**Excerpted text**

○ ○ ○ ○

In colonial Virginia, most children were either indentured servants or slaves in the custody of their masters. The children of the wealthy were nursed and raised by slaves or servants until they were old enough to be sent off to tutors or academies. In Puritan New England, both boys and girls of all social classes were sent into other peoples' homes to become apprentices or servants, sometimes from the age of 5 or 6. Even when parents had their own children at home, most childcare was done by older siblings (and by older, mean 5-year-old Elizabeth is in charge of 2-year-old Jerusha because everyone else is working).

In the 19th century, even middle-class white Americans generally had live-in domestic servants or slaves who helped to raise their children while those women who worked as cooks, nannies, and maids left their own children in the care of friends or family members (when the children were not themselves at work). Babies and young children were generally cared for by someone other than their mothers (a wet-nurse, a nanny, an older sibling, an eldery slave who cared for children while their mothers worked in the fields) and older children were often sent away to school, factory, or field. Children of yeoman farmers were more likely to stay with their parents than others, but this was not an iron-clad rule.

○ ○ ○ ○

**Source material**
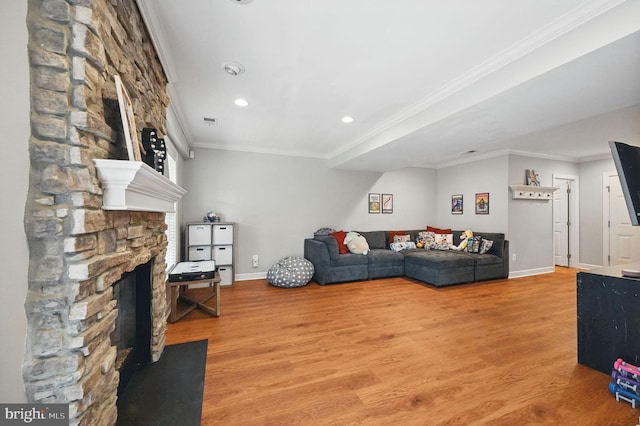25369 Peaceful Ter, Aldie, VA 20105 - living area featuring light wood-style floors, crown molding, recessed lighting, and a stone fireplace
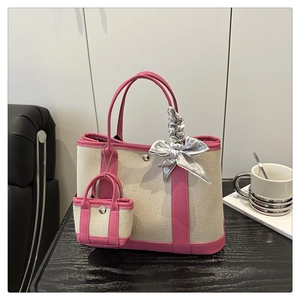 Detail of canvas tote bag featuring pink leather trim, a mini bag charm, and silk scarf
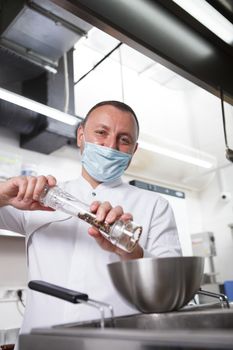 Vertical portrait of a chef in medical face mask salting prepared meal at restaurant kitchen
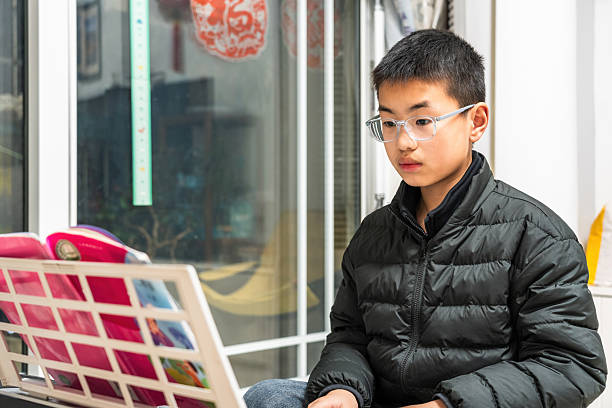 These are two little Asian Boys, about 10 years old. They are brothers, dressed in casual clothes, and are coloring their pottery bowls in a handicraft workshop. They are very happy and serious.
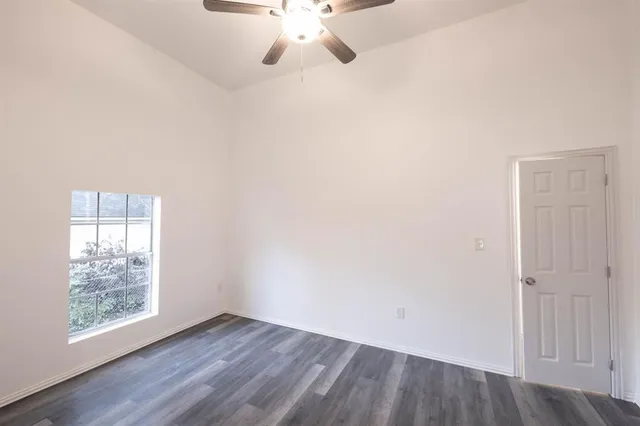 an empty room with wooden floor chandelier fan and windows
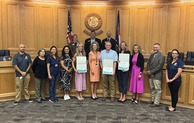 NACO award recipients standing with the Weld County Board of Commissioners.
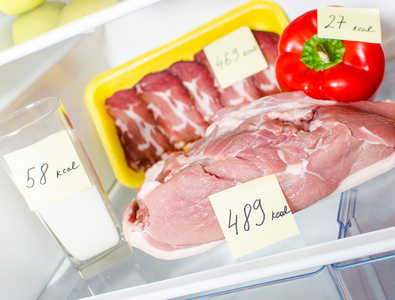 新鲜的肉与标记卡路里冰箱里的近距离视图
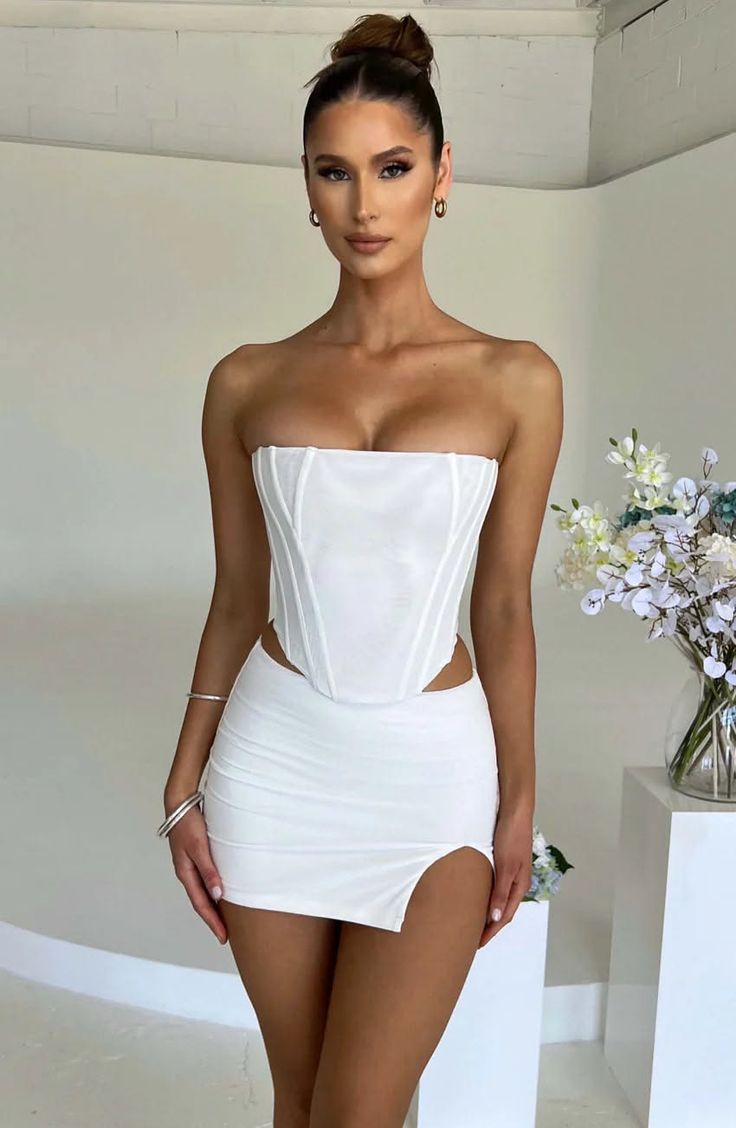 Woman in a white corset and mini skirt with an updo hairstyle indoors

○ ○ ○ ○

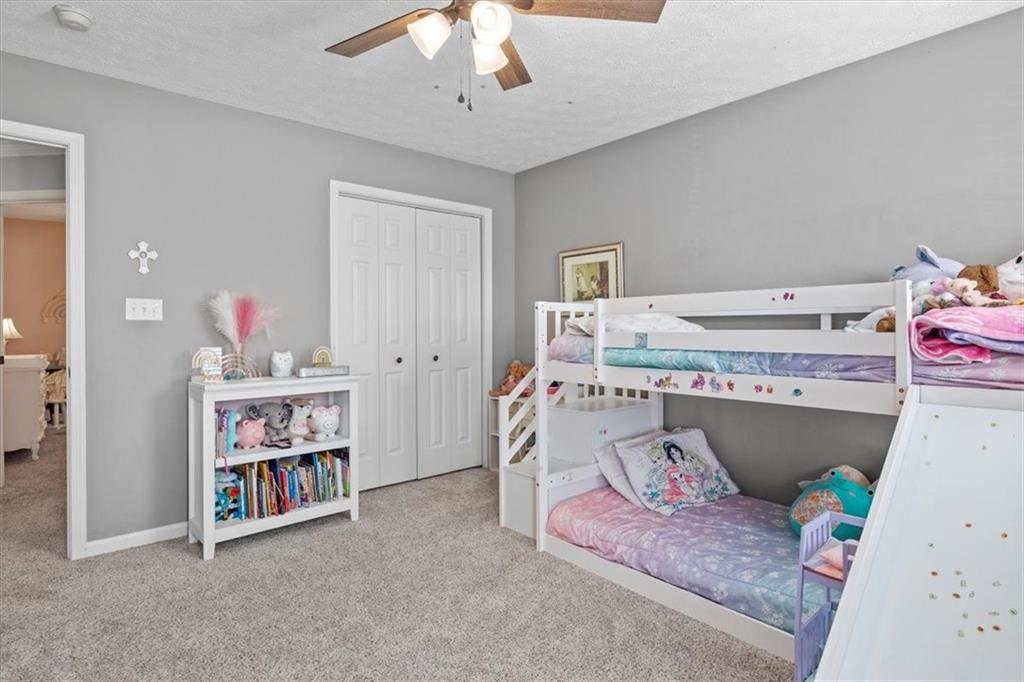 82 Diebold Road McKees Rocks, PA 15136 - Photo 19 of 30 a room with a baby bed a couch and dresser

○ ○ ○ ○

**Work instructions**
(A) According to the childcare text, from what age were children in Puritan New England sometimes sent into other people's homes?
(B) Print part of the childcare text, beginning at the words "In colonial Virginia, most" and stopping after "else is working).".
(C) For each statement, say yes or no as to whether the childcare text agrees, and quote the words that decide it: (i) children of yeoman farmers were more likely than others to stay with their parents; (ii) in colonial Virginia, wealthy children were raised by their own mothers until they went to tutors; (iii) in Puritan New England, only boys were sent into other homes as apprentices or servants.
Answer from the childcare text alone.

**Task-by-task solutions**
(A) From the age of 5 or 6.

(B)
In colonial Virginia, most children were either indentured servants or slaves in the custody of their masters. The children of the wealthy were nursed and raised by slaves or servants until they were old enough to be sent off to tutors or academies. In Puritan New England, both boys and girls of all social classes were sent into other peoples' homes to become apprentices or servants, sometimes from the age of 5 or 6. Even when parents had their own children at home, most childcare was done by older siblings (and by older, mean 5-year-old Elizabeth is in charge of 2-year-old Jerusha because everyone else is working).

(C)
(i) Yes: "Children of yeoman farmers were more likely to stay with their parents than others"
(ii) No: "The children of the wealthy were nursed and raised by slaves or servants until they were old enough to be sent off to tutors or academies."
(iii) No: "both boys and girls of all social classes were sent into other peoples' homes to become apprentices or servants"